Opposition demand for Bill to replace it causes concern for government

The ordinance on crimes against women may lapse as the Opposition is pressing for the Bill that will replace it to be sent to a Standing Committee of Parliament for another look at its provisions, government sources indicated on Tuesday.

Indeed, unless the Criminal Law (Amendment) Bill, 2013 — that will be introduced after the ordinance is laid in Parliament — is passed within six weeks of the first sitting of Parliament (February 21), the ordinance will lapse. Given that the budget session will break for a month, starting March 22, it gives the government, in fact, exactly four rather than six weeks to pass the Bill. If the ordinance lapses, it can be re-promulgated in theory, but only after the budget session ends on May 10 and then one will have to await the monsoon session of Parliament for its passage.

For the UPA government that notified the ordinance with much fanfare as evidence of its sincerity to deal with crimes against women — an issue that had seen social protests across the country following the horrendous sexual assault of a 23-year-old paramedical student in Delhi last December — the Opposition stand is causing concern. The government, Congress sources say, sees it as yet another effort by the Opposition to block its efforts to do something positive. They point out that the Opposition parties which helped the government to pass the Lokpal Bill in the Lok Sabha inexplicably blocked it in the Rajya Sabha.
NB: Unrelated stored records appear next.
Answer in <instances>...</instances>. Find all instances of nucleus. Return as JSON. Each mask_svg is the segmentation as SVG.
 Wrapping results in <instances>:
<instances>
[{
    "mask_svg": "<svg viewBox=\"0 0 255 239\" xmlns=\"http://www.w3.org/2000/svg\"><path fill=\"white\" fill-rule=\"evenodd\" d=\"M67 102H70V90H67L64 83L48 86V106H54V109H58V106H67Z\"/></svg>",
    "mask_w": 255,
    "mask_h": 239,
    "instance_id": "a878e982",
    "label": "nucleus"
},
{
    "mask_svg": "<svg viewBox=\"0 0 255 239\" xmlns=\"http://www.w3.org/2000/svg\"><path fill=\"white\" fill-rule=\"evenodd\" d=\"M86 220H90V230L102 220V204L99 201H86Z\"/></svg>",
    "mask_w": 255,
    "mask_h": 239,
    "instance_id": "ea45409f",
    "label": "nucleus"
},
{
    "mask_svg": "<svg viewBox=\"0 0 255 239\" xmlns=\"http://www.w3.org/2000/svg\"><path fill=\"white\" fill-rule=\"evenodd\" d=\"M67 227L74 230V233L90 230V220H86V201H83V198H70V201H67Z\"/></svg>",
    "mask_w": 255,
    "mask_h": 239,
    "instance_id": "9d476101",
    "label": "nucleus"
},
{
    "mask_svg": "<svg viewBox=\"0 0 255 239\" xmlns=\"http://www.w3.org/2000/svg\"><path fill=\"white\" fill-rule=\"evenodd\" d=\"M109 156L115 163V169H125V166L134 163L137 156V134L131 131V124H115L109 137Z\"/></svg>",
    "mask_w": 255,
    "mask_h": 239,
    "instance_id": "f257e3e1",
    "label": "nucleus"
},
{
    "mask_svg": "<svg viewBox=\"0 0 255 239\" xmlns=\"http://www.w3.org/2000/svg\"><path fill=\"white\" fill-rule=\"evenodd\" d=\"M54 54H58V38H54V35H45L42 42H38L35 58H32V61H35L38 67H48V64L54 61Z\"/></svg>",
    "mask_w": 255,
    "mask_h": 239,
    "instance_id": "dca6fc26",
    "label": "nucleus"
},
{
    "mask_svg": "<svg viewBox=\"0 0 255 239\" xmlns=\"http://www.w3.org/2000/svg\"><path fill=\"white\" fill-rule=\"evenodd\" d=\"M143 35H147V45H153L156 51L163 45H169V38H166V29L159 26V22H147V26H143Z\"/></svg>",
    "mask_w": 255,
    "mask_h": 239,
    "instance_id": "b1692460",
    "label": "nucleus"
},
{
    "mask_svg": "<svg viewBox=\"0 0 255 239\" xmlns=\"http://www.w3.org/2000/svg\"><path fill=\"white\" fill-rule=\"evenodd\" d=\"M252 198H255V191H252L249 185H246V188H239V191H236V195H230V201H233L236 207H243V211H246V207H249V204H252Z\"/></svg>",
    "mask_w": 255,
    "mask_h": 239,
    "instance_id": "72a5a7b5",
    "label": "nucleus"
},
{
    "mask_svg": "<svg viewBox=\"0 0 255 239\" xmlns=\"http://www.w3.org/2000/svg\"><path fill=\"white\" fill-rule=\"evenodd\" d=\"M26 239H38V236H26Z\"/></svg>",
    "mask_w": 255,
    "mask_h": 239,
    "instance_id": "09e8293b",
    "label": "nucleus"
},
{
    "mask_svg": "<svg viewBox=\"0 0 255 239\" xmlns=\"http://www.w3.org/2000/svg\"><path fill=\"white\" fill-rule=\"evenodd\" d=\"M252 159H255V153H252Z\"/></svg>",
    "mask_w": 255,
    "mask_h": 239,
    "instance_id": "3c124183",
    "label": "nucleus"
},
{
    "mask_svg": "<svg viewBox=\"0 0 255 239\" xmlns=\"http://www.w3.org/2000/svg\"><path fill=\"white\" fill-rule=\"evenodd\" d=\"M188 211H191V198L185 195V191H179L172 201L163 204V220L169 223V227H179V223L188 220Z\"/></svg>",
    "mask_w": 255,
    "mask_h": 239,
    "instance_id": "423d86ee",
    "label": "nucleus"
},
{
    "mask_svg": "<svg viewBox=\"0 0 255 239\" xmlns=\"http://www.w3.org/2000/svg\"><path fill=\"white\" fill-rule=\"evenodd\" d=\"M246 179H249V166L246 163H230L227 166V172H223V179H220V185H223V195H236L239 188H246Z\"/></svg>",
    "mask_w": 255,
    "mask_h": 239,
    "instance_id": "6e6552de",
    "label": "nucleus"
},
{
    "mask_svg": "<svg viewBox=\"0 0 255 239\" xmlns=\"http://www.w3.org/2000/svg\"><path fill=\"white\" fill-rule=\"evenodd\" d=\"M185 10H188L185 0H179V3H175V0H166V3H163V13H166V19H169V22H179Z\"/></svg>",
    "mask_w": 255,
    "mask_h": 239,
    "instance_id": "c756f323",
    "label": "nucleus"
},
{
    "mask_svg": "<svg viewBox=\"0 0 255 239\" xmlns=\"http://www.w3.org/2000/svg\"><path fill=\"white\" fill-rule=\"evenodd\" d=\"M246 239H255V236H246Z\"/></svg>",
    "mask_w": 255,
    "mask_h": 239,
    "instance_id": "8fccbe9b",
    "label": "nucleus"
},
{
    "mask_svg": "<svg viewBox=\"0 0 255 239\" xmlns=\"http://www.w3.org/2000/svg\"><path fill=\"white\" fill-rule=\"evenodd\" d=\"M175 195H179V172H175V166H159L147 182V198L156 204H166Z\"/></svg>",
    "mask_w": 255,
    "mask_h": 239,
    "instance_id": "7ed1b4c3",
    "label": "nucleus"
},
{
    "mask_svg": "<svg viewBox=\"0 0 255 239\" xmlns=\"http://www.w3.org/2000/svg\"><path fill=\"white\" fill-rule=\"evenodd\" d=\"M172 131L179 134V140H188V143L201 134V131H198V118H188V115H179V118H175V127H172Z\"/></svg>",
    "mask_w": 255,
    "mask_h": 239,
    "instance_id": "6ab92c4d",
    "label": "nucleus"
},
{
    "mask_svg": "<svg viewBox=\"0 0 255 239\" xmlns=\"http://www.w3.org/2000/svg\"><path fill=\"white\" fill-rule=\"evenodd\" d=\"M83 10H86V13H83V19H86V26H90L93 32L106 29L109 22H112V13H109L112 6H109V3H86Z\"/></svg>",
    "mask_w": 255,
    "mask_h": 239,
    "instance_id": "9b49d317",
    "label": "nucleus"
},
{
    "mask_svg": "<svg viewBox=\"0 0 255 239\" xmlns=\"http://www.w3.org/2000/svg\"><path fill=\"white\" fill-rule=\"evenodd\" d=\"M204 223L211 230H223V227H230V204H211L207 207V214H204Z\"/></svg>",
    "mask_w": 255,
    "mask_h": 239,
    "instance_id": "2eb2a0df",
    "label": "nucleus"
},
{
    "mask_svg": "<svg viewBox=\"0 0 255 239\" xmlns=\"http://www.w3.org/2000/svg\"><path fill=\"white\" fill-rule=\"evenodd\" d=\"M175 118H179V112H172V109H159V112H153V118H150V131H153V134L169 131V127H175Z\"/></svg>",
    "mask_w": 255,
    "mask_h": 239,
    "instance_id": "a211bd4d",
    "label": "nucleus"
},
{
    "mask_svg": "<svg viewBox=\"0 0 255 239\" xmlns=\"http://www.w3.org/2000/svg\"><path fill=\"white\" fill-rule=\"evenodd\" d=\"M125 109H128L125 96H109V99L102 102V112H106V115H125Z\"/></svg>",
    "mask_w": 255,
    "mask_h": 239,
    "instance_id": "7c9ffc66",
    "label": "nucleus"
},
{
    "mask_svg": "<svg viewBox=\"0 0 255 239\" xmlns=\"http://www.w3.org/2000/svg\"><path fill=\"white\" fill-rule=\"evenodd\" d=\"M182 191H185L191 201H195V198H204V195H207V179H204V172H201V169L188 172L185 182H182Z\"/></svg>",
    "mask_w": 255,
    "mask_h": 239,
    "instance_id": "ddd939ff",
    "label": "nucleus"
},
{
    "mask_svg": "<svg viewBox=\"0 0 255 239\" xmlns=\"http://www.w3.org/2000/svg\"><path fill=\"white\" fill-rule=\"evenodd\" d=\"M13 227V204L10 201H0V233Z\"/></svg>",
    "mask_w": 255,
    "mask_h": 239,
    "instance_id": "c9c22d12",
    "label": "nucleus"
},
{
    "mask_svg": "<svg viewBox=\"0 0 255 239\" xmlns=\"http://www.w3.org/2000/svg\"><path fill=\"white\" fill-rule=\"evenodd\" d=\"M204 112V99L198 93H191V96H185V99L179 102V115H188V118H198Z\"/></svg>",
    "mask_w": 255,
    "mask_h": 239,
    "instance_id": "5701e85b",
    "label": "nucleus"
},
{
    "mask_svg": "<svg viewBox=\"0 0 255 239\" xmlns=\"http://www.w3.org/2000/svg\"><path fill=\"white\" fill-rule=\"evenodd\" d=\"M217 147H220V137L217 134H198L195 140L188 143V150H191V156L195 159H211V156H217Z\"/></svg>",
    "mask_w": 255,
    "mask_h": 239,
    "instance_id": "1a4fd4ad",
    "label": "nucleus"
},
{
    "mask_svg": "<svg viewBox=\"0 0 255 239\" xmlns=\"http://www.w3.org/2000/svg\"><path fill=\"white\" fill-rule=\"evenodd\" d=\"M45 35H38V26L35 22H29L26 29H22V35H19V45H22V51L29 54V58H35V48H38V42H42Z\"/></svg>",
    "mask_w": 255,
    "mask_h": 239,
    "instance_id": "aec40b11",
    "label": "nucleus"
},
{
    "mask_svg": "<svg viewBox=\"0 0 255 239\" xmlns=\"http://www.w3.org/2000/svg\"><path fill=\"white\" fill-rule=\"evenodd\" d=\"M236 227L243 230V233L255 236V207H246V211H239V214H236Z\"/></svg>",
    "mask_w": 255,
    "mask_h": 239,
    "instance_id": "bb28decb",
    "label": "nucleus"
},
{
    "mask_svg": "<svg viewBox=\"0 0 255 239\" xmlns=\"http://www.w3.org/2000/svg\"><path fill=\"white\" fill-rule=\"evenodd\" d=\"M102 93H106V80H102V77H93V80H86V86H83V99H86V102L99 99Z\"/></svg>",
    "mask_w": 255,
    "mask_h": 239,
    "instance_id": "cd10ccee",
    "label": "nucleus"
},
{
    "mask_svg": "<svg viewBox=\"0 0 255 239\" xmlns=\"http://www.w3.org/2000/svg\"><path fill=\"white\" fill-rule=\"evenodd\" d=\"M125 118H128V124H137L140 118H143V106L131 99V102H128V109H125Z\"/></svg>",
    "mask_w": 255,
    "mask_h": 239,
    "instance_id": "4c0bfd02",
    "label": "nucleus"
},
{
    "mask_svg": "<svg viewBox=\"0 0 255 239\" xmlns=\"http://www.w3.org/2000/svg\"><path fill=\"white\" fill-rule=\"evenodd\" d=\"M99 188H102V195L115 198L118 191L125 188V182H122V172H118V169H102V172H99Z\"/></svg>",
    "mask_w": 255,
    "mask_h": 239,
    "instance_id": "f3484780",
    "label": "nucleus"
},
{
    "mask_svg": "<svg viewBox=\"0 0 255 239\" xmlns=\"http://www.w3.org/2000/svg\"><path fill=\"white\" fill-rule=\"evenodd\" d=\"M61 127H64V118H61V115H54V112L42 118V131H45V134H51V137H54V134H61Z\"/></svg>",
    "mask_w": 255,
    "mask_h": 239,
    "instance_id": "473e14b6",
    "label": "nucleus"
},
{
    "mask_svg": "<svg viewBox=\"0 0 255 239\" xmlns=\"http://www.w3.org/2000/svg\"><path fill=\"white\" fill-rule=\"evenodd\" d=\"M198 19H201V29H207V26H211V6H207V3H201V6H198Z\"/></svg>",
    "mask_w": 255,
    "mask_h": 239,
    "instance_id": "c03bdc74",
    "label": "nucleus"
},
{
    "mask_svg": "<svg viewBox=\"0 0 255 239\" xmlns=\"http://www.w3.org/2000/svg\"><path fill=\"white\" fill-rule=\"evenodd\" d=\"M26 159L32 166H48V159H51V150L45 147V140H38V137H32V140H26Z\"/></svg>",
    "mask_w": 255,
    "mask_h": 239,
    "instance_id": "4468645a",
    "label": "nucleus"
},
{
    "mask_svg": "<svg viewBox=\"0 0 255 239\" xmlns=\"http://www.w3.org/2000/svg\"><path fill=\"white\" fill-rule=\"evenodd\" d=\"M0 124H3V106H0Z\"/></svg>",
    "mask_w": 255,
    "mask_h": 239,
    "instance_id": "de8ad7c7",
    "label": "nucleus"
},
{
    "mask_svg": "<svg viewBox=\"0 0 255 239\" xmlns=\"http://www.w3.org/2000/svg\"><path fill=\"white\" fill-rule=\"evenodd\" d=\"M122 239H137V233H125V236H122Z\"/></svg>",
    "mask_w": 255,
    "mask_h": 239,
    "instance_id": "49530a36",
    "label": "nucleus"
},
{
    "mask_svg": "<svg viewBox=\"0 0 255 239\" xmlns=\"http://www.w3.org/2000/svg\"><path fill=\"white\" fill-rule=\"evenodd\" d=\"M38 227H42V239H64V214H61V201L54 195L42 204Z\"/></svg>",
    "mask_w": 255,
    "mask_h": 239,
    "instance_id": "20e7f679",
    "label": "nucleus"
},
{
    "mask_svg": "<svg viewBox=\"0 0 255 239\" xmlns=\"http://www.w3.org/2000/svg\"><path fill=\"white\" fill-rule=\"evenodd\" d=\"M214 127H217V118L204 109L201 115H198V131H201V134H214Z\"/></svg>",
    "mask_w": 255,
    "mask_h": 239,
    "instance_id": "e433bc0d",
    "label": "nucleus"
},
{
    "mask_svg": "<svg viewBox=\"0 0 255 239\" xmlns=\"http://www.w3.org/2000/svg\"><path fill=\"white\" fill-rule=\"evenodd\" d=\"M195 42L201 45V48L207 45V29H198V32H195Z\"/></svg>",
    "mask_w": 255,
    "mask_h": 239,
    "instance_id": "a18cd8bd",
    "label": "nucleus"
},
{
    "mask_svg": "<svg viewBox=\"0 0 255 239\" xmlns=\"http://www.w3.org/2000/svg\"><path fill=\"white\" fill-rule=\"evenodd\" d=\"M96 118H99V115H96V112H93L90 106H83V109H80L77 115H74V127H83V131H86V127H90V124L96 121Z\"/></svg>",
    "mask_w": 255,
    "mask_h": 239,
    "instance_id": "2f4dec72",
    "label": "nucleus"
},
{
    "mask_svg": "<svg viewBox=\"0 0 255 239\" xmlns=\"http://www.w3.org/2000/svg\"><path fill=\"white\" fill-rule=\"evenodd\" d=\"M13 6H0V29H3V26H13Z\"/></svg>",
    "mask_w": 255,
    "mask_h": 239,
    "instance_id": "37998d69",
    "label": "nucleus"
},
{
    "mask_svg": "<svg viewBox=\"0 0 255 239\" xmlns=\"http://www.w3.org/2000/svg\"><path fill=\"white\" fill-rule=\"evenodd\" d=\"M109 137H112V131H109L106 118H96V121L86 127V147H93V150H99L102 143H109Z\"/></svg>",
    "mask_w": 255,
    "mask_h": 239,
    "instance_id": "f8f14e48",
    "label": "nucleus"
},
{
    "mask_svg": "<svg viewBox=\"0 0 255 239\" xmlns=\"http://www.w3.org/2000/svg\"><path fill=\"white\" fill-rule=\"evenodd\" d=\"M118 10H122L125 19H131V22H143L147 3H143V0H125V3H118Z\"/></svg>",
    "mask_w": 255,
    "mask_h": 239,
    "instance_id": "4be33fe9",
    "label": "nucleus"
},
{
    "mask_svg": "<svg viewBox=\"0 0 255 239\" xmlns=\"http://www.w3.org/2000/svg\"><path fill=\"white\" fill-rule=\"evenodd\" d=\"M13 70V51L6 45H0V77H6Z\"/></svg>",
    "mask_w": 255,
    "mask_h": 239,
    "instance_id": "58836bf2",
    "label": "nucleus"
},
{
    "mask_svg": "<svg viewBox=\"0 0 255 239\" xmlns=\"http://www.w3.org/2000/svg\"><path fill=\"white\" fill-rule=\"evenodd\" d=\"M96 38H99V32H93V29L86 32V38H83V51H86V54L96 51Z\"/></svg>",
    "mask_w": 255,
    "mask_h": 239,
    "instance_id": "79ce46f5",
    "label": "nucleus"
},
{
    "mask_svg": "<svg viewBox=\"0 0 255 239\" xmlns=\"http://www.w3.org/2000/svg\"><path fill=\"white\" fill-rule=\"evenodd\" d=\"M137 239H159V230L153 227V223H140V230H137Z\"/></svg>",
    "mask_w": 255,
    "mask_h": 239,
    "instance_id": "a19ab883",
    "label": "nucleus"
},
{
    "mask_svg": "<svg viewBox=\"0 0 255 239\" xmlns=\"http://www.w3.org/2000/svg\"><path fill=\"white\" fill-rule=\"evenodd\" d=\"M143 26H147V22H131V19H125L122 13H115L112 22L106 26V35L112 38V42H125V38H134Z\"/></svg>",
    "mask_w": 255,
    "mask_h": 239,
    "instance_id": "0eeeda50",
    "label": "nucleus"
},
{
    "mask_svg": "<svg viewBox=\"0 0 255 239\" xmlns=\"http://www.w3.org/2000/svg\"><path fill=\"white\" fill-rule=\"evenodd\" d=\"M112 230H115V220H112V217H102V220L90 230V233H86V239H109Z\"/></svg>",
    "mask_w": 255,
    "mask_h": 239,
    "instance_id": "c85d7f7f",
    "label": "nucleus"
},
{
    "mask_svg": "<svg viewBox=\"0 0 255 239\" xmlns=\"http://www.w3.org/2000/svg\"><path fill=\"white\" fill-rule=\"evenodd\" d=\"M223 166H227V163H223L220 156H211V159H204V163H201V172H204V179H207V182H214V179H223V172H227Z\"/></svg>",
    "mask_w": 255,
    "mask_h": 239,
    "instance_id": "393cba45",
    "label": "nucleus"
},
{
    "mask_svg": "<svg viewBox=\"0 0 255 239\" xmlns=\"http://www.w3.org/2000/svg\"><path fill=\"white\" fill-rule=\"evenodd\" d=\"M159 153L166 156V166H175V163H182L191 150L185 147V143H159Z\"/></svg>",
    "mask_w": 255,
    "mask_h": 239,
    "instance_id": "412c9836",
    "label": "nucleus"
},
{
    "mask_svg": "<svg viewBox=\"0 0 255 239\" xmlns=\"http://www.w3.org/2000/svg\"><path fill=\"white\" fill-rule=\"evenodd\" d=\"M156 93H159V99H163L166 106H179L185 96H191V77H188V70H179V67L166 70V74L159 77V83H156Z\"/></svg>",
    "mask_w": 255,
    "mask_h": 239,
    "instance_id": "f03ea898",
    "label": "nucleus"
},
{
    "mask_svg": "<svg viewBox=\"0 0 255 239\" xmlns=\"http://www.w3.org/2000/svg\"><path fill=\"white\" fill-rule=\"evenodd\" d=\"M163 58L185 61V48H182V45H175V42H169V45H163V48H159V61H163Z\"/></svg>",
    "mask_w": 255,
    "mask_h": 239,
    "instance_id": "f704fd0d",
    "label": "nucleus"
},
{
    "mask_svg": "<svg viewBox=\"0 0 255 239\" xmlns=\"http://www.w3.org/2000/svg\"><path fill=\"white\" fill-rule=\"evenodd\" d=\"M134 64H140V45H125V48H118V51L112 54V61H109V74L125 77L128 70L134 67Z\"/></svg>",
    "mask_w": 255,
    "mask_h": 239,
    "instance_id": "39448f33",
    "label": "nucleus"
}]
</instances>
With the Parliament session commencing on Thursday, the government would like to get the Lokpal Bill passed now that the select committee to which it was sent has given its report. But government sources say the Opposition still appears to have its reservations about the bill.

Politically, the passage of the Criminal Law (Amendment) Bill, 2013 and the Lokpal Bill are very important for the UPA government, with a string of Assembly elections scheduled for this year and the general elections in 2014. It would help it send a message that it means business, especially to the urban electorate.

Meanwhile, Parliamentary Affairs Minister Kamal Nath urged all political parties to ensure that Parliament functions smoothly, assuring them that the government is prepared to discuss any issue that they want to — whether it is the controversial AgustaWestland helicopter deal, the execution of Afzal Guru the prime accused in the attack on Parliament, rising prices, the Land Acquisition Bill or the Food Security Bill.

“I urged all parties that members come not to obstruct Parliament but to ensure it works,” Mr. Kamal Nath said after a meeting on Tuesday with the Chief Whips of all the parties. “Our effort,” he said, “will be to find convergence... we have a lot of business at hand and there is time constraint... We hope to do substantial business in the session.” However, he made it clear that the government did not intend to ask Rajya Sabha Deputy chairperson P.J. Kurien to step down, following a demand from the Opposition parties: he stressed that Mr. Kurien had been exonerated by the courts in the 17-year-old Suryanelli gang rape case.

The government has listed around 71 Bills for introduction and passage, but it will focus on three ordinances, including the one on crimes against women, and the 13 items listed under financial business. The other two ordinances are the Securities and Exchange of Board of India (Amendment) Ordinance, 2013 and the Readjustment of Representation of Scheduled Castes and Scheduled Tribes in Parliamentary and Assembly Constituencies Ordinance, 2013. “The motion of thanks on the President's address, the general budget, the railway budget and the Jharkhand budget have to be passed on a priority basis,” Mr. Kamal Nath said.